Charon’s token limit required to pass a level can get a little aggravating. You will be forced to hunt down wider areas to chain combos and maximize your treasure income. However if enemies do line up just-so, a split second misstep can end an entire level’s worth of effort. Some of the later levels require become burdensome with the unyielding coin requirements.
Difficulty in certain areas can ramp up to irritating levels. In one particular stage, after being introduced to the jump chain combo I was thrust into a wonderful (read: from hell’s heart I stab at thee Paleozoic, seriously) area with rising green goop. Charon laughed at my partial payments, so back to the start I went. I died many times on this level either by a split-second zig-zag error or bouncing off an enemy, which would send Iona plummeting to her doom. Unexplained spikes in difficulty? That’s very Kid Icarus, not one of the iconic elements I thought would be duplicated.

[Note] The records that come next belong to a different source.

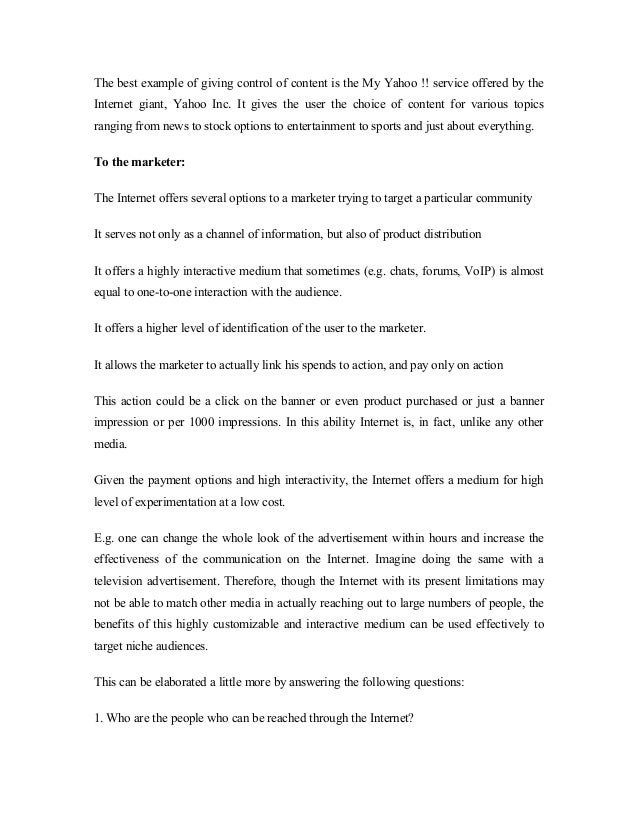 The best example of giving control of content is the My Yahoo !! service offered by the Internet giant, Yahoo Inc. It gives the user the choice of content for various topics ranging from news to stock options to entertainment to sports and just about everything.

To the marketer:

The Internet offers several options to a marketer trying to target a particular community

It serves not only as a channel of information, but also of product distribution

It offers a highly interactive medium that sometimes (e.g. chats, forums, VoIP) is almost equal to one-to-one interaction with the audience.

It offers a higher level of identification of the user to the marketer.

It allows the marketer to actually link his spends to action, and pay only on action

This action could be a click on the banner or even product purchased or just a banner impression or per 1000 impressions. In this ability Internet is, in fact, unlike any other media.

Given the payment options and high interactivity, the Internet offers a medium for high level of experimentation at a low cost.

E.g. one can change the whole look of the advertisement within hours and increase the effectiveness of the communication on the Internet. Imagine doing the same with a television advertisement. Therefore, though the Internet with its present limitations may not be able to match other media in actually reaching out to large numbers of people, the benefits of this highly customizable and interactive medium can be used effectively to target niche audiences.

This can be elaborated a little more by answering the following questions:

1. Who are the people who can be reached through the Internet?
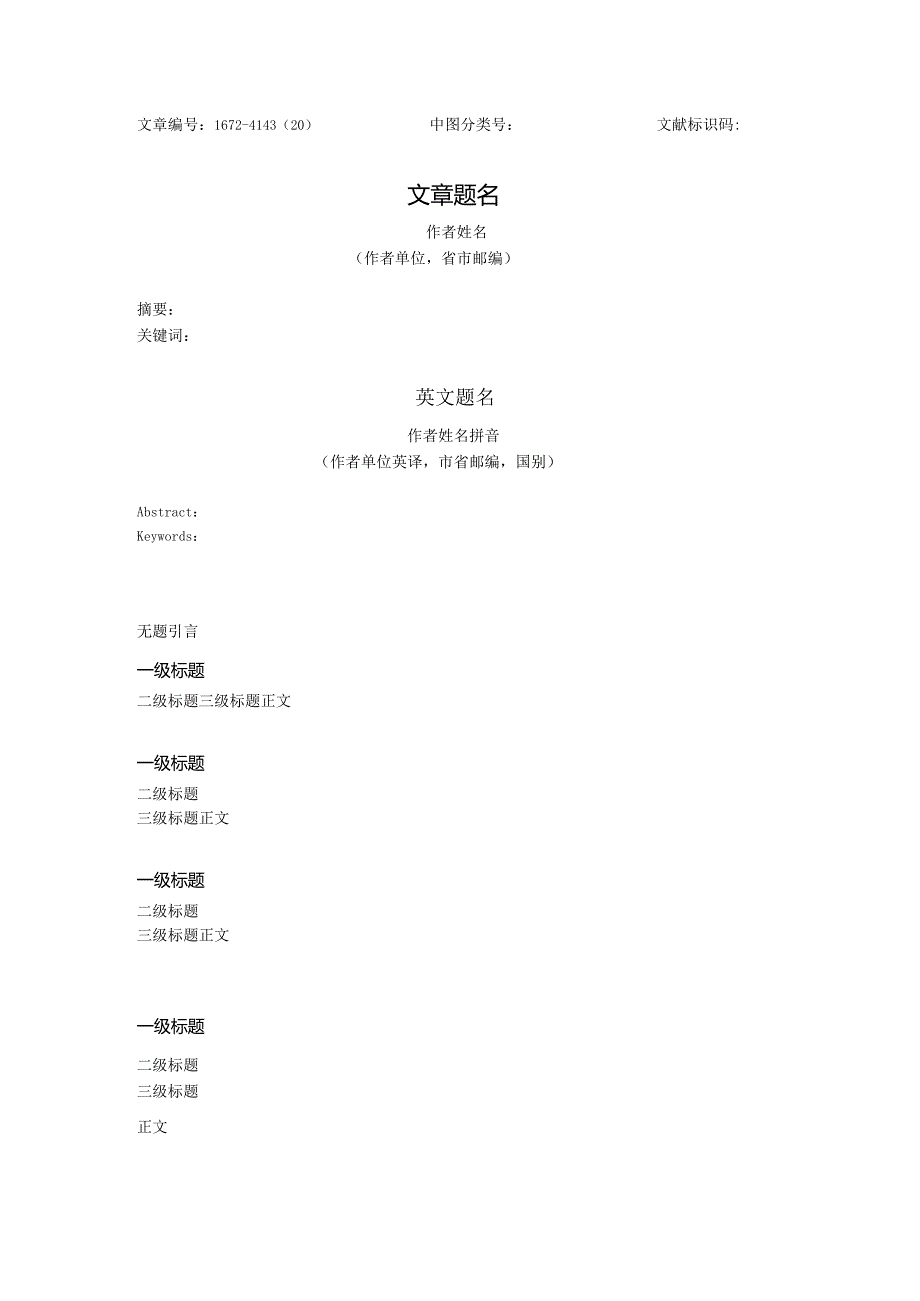 文章编号：1672-4143（20）　　中图分类号：　　文献标识码:

文章题名

作者姓名
（作者单位，省市邮编）

摘要：
关键词：

英文题名

作者姓名拼音
（作者单位英译，市省邮编，国别）

Abstract：
Keywords：

无题引言

一级标题

二级标题三级标题正文

一级标题

二级标题
三级标题正文

一级标题

二级标题
三级标题正文

一级标题

二级标题
三级标题

正文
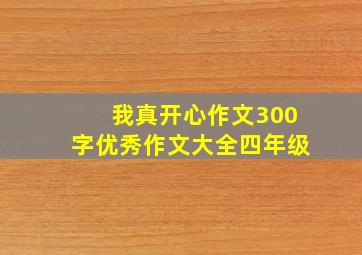 我真开心作文300字优秀作文大全四年级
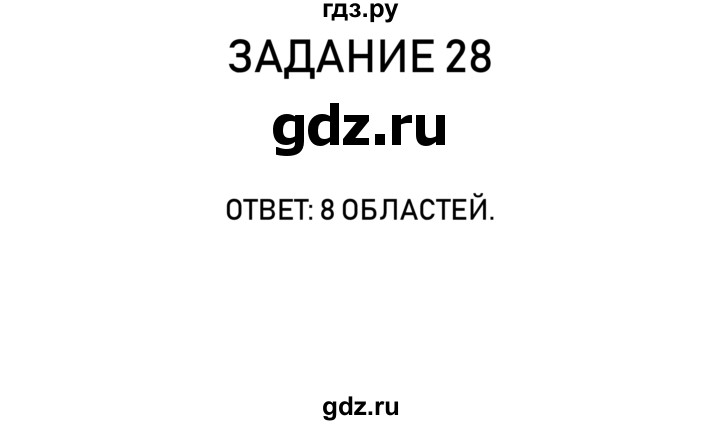 гдз.ру

ЗАДАНИЕ 28

gdz.ru

ОТВЕТ: 8 ОБЛАСТЕЙ.

gdz.ru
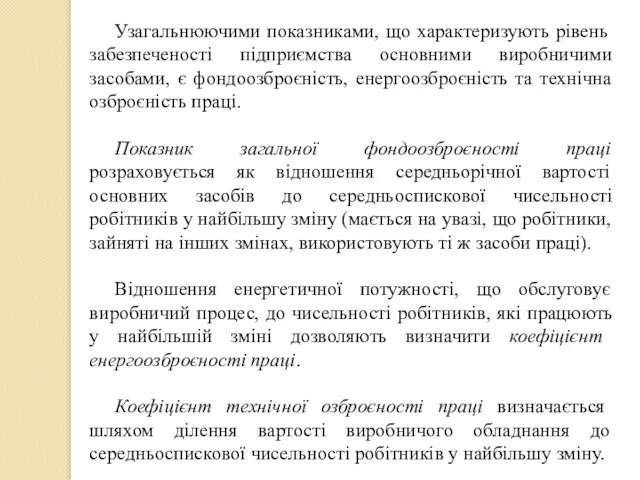 Узагальнюючими показниками, що характеризують рівень забезпеченості підприємства основними виробничими засобами, є фондоозброєність, енергоозброєність та технічна озброєність праці.

Показник загальної фондоозброєності праці розраховується як відношення середньорічної вартості основних засобів до середньоспискової чисельності робітників у найбільшу зміну (мається на увазі, що робітники, зайняті на інших змінах, використовують ті ж засоби праці).

Відношення енергетичної потужності, що обслуговує виробничий процес, до чисельності робітників, які працюють у найбільшій зміні дозволяють визначити коефіцієнт енергоозброєності праці.

Коефіцієнт технічної озброєності праці визначається шляхом ділення вартості виробничого обладнання до середньоспискової чисельності робітників у найбільшу зміну.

Extra coins carry over, lessening the load required in the next stage. It encourages you to attempt multiple levels in one sitting, as the gold carry-over helps you advance quicker. Boss fights are also retro in nature: identify the enemies attack pattern and vulnerability, then wait for the right moment and strike. Repeat until boss is dead. Not original, but again, a game design concept from decades ago faithfully replicated.
Your reward for defeating these bosses will be entry into a new world, replete with new art, new music, new enemies, and new levels. While I hoped that some of the game’s music was as memorable and catchy as some of my favorite NES games of ol, I was not as hooked on the game’s music as I would have liked. The game’s sound effects were also limited to a few wooshes and splurts, and the occasional ghostly wails of Iona dying.
At a $5 starting price, Olympia Rising offers reasonable value. Some of my favorite retro games blend more modern game techniques, or modern audio work into their titles to provide a deeper experience while keeping faithful to the nostalgic visuals. Olympia Rising is a fun pickup for platform fans and retro gaming fans alike.